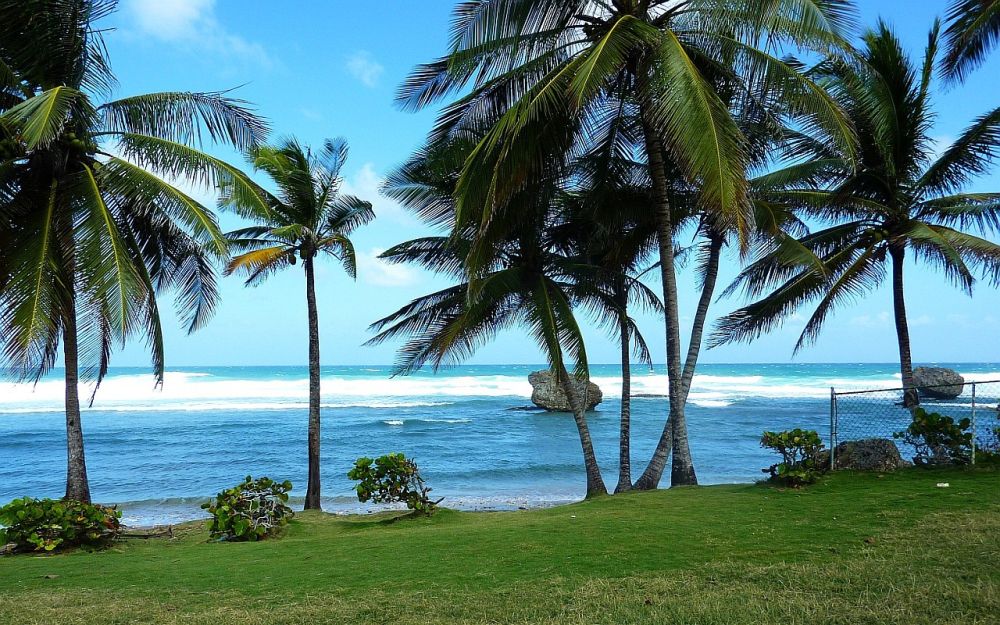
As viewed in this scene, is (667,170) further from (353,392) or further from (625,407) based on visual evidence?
(353,392)

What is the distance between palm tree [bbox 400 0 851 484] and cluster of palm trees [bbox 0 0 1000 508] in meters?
0.04

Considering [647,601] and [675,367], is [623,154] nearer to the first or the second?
[675,367]

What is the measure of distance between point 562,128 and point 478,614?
7.30 m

# Your task
Can you lay out every line of the rows above as a numbered list, skipping blank lines and leaving out the picture?

# Solved problem
1. As viewed in this scene, is (667,170) further from (353,392) or further from (625,407) based on visual evidence?
2. (353,392)
3. What is the distance between palm tree [bbox 400 0 851 484] and cluster of palm trees [bbox 0 0 1000 508] in meters?
4. 0.04
5. Considering [647,601] and [675,367], is [623,154] nearer to the first or the second?
6. [675,367]
7. What is the measure of distance between point 562,128 and point 478,614?
8. 7.30 m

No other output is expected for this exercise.